> PROVIDED PASSAGE:

Sam Harris Podcast with Bart Ehrman – Part 1 – On Being Born Again


While the interview of Bart Ehrman by Sam Harris was an exercise in the pastor preaching to the choir, some interesting insights into his journey are apparent from the discussion.



I recently listened to a podcast interview of Bart Ehrman by Sam Harris on What is Christianity? Bart Ehrman is a New Testament scholar and professor at North Carolina who, famously, journeyed from self-described fundamentalist Christian to self-described agnostic as he graduated from Moody Bible Institute, to Wheaton College, to Princeton.  Sam Harris is one of the so-called “new atheists” who have been evangelistic in their atheism. Following are some comments and thoughts that I have about the interview.

The first thing that strikes me is Sam Harris’s statement about approaching a subject with which he is familiar as if he were not familiar with it and getting re-acquainted with the subject. This, of course, is a good, scholarly and open-minded way of approaching any subject. What strikes me, though, is that this exercise for Sam Harris isn’t really what he makes it out to be.

Sam Harris is an atheist, and Bart Ehrman is a former believer, self-described agnostic. In that sense, Harris is not approaching Christianity from an unfamiliar position. He has brought into his studio someone who thinks the same way he does. Ehrman came preaching to the choir. It would be far more interesting for Sam Harris to adopt the same approach with a scholarly believer.

That aside, as I listened to Bart Ehrman tell his story, a couple of things immediately jumped out at me. One is that he describes his “born again” experience as a kind of social induction into a group (like pledging for a fraternity or something) orchestrated by a charismatic youth leader. Then he comments that he was “supposed to have been changed”, but he “wasn’t sure from what”.

These statements are telling. First, Ehrman doesn’t describe an experience with God, but an experience with a group of people to which he was drawn, presumably, by the “charismatic” youth leader. He wanted to be part of the group. Anyone who has had a born again experience knows that this is not an apt description for the experience.

Being born again (“born from above…. born of the Spirit”, Jesus says (John 3:1-8)) is not an induction into a social group. It’s a transcendent experience with a transcendent Being, God, the Holy Spirit. It’s a relationship.

A person who has had a legitimate born again experience wouldn’t begin to describe the experience in relation to other people. Aborn again experienced is a horizontal, personal experience with God, not a vertical, social experience with a group.  A real born again experience is not susceptible of being confused with an induction into a social group.

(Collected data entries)

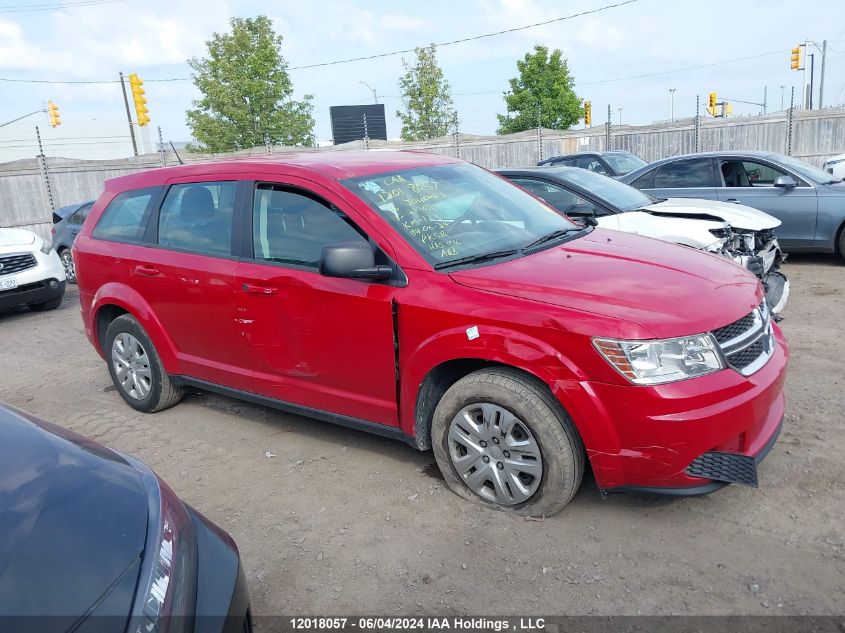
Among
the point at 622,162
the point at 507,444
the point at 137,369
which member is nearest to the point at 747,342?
the point at 507,444

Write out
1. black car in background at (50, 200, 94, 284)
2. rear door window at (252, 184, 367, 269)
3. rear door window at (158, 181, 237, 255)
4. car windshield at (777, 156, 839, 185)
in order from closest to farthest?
rear door window at (252, 184, 367, 269)
rear door window at (158, 181, 237, 255)
car windshield at (777, 156, 839, 185)
black car in background at (50, 200, 94, 284)

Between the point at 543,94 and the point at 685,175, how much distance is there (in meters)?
28.7

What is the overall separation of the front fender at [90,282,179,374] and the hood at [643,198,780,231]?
4.85 m

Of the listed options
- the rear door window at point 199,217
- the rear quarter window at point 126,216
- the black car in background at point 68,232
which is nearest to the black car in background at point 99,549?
the rear door window at point 199,217

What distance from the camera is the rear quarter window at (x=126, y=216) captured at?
4906 millimetres

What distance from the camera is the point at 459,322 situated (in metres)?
3.28

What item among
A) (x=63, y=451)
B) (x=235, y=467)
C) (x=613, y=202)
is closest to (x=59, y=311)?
(x=235, y=467)

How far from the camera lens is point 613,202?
7.29 m

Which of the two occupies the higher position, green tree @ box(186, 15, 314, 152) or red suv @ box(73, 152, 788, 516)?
green tree @ box(186, 15, 314, 152)

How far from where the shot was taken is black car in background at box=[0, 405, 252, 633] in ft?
5.42

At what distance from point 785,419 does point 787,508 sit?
1.08m

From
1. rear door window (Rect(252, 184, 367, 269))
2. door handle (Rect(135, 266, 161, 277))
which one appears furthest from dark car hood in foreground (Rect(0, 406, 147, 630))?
door handle (Rect(135, 266, 161, 277))

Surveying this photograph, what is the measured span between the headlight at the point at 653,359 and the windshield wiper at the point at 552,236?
3.38 feet

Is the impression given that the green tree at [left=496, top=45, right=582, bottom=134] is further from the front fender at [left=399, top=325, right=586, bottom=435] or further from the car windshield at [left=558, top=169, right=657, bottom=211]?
the front fender at [left=399, top=325, right=586, bottom=435]
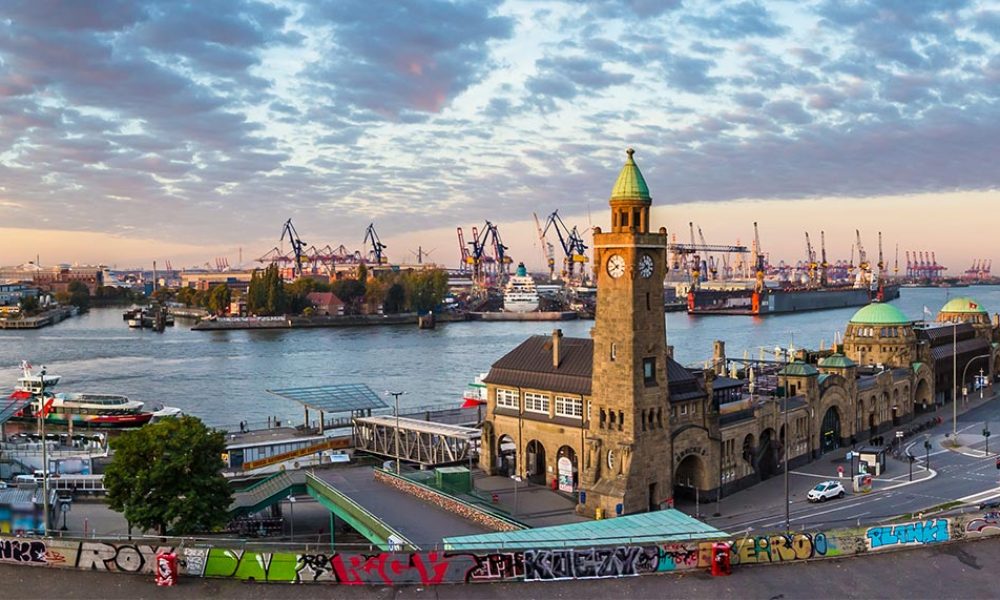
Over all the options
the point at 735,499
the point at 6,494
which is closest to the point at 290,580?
the point at 6,494

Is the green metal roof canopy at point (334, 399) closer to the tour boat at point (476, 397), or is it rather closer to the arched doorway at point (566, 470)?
the tour boat at point (476, 397)

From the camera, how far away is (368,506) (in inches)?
1497

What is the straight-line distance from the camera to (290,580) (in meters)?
26.5

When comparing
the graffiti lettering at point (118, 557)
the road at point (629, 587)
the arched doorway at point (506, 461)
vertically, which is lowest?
the arched doorway at point (506, 461)

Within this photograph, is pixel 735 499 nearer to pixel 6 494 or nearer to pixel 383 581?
pixel 383 581

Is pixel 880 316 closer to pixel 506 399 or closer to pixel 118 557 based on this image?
pixel 506 399

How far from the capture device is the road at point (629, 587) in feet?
84.3

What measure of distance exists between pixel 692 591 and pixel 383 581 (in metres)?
9.11

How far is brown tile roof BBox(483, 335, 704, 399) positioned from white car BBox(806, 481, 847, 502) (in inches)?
295

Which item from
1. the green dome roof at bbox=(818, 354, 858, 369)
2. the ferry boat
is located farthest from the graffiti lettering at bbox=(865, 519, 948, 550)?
the ferry boat

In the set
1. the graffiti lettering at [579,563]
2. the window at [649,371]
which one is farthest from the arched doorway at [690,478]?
the graffiti lettering at [579,563]

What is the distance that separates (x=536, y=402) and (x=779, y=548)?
776 inches

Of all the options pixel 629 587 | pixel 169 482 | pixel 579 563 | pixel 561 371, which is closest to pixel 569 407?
pixel 561 371

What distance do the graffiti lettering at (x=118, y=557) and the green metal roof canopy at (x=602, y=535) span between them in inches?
363
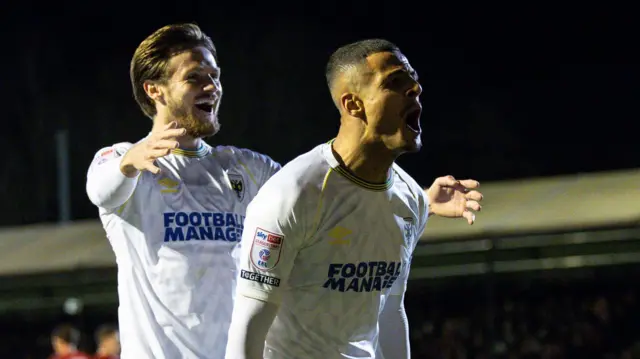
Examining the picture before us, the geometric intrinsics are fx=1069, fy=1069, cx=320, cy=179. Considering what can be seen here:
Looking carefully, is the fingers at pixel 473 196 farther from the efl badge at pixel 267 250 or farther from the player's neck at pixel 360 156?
the efl badge at pixel 267 250

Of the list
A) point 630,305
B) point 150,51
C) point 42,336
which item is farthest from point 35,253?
point 150,51

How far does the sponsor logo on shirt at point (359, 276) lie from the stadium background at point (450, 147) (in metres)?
6.15

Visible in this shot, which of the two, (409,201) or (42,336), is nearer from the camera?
(409,201)

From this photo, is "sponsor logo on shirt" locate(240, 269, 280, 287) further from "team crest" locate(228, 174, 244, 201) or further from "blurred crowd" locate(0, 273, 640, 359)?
"blurred crowd" locate(0, 273, 640, 359)

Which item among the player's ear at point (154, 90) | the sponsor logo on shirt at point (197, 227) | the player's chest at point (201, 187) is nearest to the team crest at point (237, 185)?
the player's chest at point (201, 187)

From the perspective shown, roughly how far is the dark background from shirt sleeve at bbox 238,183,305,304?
51.3 feet

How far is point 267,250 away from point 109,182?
86 centimetres

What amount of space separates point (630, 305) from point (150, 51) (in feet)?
24.7

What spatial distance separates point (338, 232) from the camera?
3.36 m

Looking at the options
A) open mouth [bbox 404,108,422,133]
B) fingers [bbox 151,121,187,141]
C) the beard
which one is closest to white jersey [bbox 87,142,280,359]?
the beard

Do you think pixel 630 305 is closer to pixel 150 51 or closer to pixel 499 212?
pixel 499 212

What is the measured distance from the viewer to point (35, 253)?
12.3 m

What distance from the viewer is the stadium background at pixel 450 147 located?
34.9 ft

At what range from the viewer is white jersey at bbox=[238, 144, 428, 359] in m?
3.24
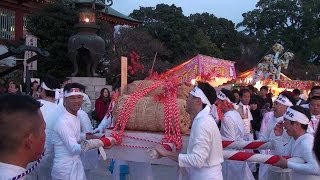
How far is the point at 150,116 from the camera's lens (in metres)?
5.20

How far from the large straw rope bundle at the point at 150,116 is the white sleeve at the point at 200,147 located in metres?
0.62

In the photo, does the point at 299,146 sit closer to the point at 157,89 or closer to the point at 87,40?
the point at 157,89

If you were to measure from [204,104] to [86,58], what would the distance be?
13.2 metres

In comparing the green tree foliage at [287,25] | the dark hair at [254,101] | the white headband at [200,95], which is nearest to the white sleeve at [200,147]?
the white headband at [200,95]

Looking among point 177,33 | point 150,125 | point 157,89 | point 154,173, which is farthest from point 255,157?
point 177,33

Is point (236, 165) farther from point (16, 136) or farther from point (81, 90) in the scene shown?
point (16, 136)

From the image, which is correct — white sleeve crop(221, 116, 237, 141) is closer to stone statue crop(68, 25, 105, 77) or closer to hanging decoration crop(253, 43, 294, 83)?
stone statue crop(68, 25, 105, 77)

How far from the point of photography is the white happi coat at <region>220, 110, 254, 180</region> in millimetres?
7395

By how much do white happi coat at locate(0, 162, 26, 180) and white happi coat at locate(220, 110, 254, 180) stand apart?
16.3 feet

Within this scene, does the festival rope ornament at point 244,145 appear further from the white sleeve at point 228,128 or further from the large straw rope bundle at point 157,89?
the white sleeve at point 228,128

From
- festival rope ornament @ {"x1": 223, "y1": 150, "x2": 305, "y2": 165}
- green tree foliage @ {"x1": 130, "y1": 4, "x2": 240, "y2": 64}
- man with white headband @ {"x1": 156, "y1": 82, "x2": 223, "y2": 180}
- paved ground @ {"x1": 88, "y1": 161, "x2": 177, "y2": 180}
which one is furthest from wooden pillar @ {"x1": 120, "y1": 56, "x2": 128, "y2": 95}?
green tree foliage @ {"x1": 130, "y1": 4, "x2": 240, "y2": 64}

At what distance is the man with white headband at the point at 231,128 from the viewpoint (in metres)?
7.40

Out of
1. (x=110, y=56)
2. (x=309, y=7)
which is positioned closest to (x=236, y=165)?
(x=110, y=56)

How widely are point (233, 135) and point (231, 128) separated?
Answer: 108 millimetres
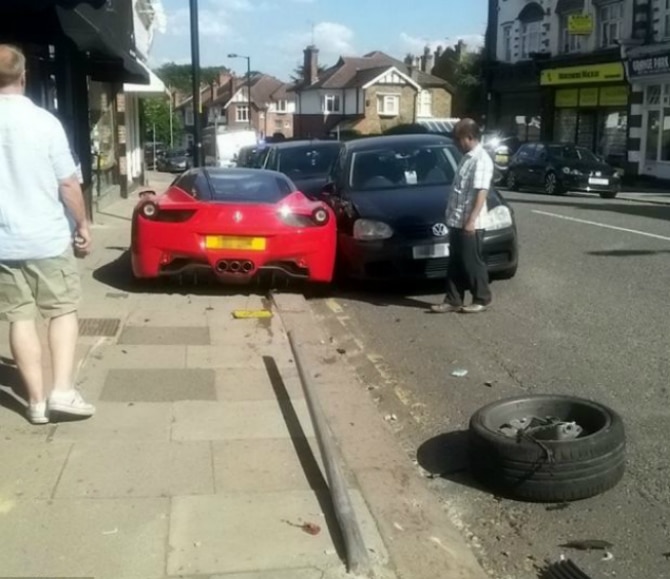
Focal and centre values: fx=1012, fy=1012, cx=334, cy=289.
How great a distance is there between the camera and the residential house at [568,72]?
36469 millimetres

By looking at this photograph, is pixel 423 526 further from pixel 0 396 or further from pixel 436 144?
pixel 436 144

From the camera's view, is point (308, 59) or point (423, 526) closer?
point (423, 526)

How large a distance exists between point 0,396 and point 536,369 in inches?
141

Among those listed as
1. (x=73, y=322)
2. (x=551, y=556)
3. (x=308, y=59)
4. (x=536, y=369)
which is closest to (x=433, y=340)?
(x=536, y=369)

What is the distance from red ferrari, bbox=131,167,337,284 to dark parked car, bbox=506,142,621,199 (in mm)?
19422

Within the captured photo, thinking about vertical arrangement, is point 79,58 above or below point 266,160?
above

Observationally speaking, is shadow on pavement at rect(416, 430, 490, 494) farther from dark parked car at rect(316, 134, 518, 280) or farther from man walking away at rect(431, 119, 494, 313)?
dark parked car at rect(316, 134, 518, 280)

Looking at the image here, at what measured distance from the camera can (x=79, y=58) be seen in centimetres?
1548

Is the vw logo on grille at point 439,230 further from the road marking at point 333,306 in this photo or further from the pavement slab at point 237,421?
the pavement slab at point 237,421

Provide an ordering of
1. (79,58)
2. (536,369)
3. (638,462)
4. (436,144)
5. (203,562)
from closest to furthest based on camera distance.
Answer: (203,562) < (638,462) < (536,369) < (436,144) < (79,58)

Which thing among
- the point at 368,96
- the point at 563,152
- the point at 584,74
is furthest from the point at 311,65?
the point at 563,152

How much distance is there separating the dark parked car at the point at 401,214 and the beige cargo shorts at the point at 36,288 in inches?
198

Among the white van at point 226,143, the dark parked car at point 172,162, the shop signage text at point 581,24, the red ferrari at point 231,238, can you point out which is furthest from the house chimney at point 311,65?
the red ferrari at point 231,238

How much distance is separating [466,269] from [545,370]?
81.3 inches
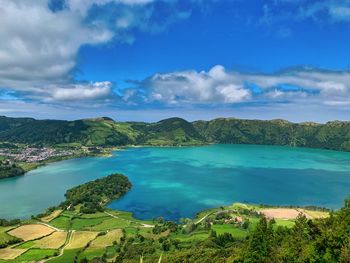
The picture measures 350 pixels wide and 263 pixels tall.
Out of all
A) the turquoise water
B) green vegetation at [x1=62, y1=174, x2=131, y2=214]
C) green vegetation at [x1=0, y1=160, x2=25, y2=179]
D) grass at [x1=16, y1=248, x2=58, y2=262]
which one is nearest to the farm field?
grass at [x1=16, y1=248, x2=58, y2=262]

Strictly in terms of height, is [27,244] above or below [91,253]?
below

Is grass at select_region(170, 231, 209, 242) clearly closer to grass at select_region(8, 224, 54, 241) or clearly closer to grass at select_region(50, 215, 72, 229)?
grass at select_region(50, 215, 72, 229)

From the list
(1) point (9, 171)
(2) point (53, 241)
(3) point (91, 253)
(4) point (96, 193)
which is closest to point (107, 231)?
(2) point (53, 241)

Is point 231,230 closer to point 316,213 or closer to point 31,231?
point 316,213

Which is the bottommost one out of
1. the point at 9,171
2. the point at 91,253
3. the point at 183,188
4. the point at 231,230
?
the point at 91,253

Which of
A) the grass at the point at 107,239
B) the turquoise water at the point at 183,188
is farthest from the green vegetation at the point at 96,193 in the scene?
the grass at the point at 107,239
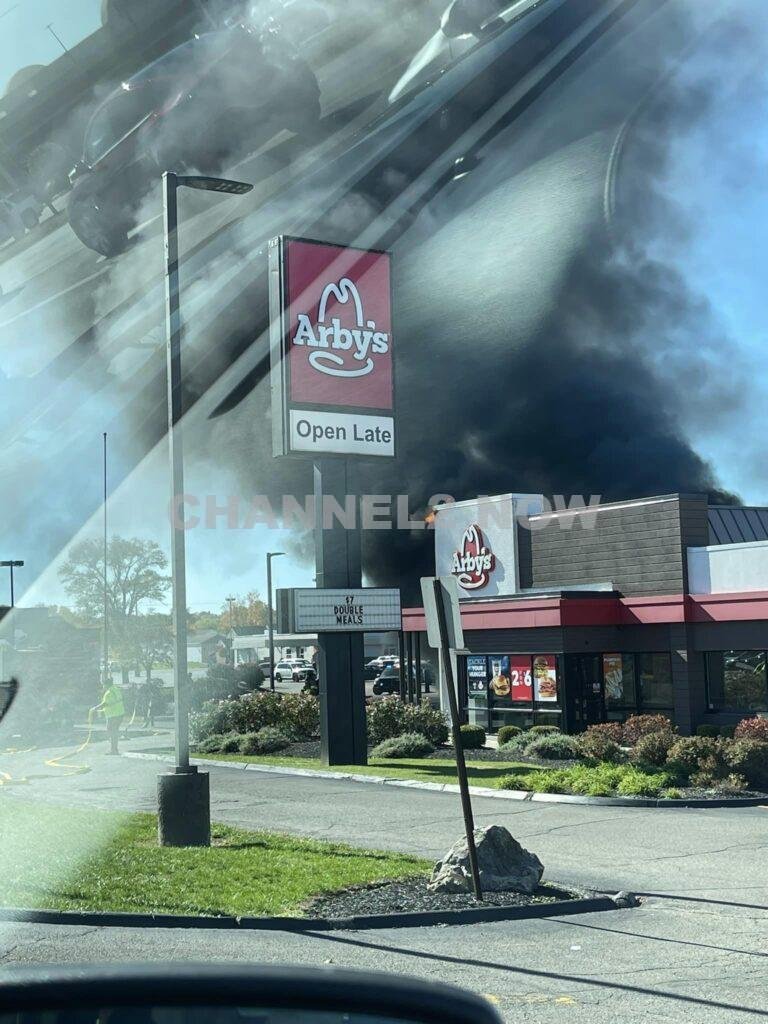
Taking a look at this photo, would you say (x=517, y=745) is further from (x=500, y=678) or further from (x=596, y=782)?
(x=596, y=782)

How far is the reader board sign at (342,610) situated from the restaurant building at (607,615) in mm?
5940

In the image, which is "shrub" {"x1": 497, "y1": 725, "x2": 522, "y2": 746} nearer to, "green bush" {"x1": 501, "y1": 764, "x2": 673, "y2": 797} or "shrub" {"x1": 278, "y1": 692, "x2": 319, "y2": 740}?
"shrub" {"x1": 278, "y1": 692, "x2": 319, "y2": 740}

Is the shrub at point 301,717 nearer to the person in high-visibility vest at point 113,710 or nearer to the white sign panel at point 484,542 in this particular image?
the person in high-visibility vest at point 113,710

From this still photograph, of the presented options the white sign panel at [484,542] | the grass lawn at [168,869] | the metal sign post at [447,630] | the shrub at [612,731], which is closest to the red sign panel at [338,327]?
the shrub at [612,731]

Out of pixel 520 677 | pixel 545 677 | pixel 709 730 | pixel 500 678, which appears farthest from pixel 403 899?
pixel 500 678

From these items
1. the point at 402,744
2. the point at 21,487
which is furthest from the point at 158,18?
the point at 402,744

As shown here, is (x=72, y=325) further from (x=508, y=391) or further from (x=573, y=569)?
(x=508, y=391)

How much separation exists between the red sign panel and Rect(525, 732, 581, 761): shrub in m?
8.31

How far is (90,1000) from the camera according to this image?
198 centimetres

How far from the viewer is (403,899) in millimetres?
10492

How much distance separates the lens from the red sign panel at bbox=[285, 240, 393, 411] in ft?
83.0

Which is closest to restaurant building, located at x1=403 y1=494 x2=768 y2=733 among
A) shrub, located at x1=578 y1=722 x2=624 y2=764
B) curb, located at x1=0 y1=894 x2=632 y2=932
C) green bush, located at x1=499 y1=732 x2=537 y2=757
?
green bush, located at x1=499 y1=732 x2=537 y2=757

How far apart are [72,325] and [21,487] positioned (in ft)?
48.6

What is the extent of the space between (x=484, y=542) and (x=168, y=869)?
81.1 ft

> WHAT TO PRODUCE:
Continue the commentary on the Sam Harris podcast interview with Bart Ehrman, starting after its final sentence. The data above is separate material and has no connection to the commentary on the Sam Harris podcast with Bart Ehrman.

> RESULT FOR THIS TASK:
Second,  Ehrman was admittedly confused about the experience: “Changed from what?” He explains that he had previously attended church; he already called himself a Christian; thus, he wasn’t sure what needed changing.

This confusion reveals a fundamental disconnect that belies his born again experience, as he describes it. In fact, he doesn’t describe a born again experience at all, as anyone who has had a born experience would be able to attest.

I am not sure whether he was recollecting his thinking at the time or relating his present thinking about the experience. Did he mean that he wasn’t sure at the time why he needed to be “born again” and changed? Or is he questioning now why a change was needed. Either way, he didn’t have clarity about his experience.

People who relate a genuine born again experience have clarity about the experience. In fact,  the experience is usually defined by heightened clarity! It is usually life changing, a complete paradigm shift, a kind of light bulb moment when everything changes and the way a person sees the world changes.

I am not necessarily saying that anyone who can’t relate the experience in this way is, therefore, not born again. Some people who “always believed” or who become believers early in life cannot recount such a pivotal moment in time. It may not even be described as a “moment” for everyone either. It may be more of a transitional time. For most people, though, it is a moment or realization that is not forgotten, and, in many ways, it is a moment or transition marked by the most intense clarity.

Ehrman also talks about how the same charismatic youth leader told him, if he wanted to be a serious Christian, he needed to go to Moody Bible Institute, which he did. Ehrman went through three years at Moody Bible Institute, which is where Ehrman decided he wanted to be a professor.

Ehrman describes coming to the conclusion one day in class that the professor, “who was a pretty smart guy”, was getting paid for doing what he was doing, and Ehrman says he decided then and there that he wanted to do that as well. The motivations implicit in that story related are money and recognition.

For this reason, Ehrman transferred from Moody Bible Institute to the more academically challenging Wheaton College. Ehrman describes feeling like he was moving into a “progressive liberal institution”.

Clearly his views were still colored by his social induction and the charismatic youth leader’s influence, but his concern about the movement away from what he thought was right didn’t sway him from the course. He was motivated by other things.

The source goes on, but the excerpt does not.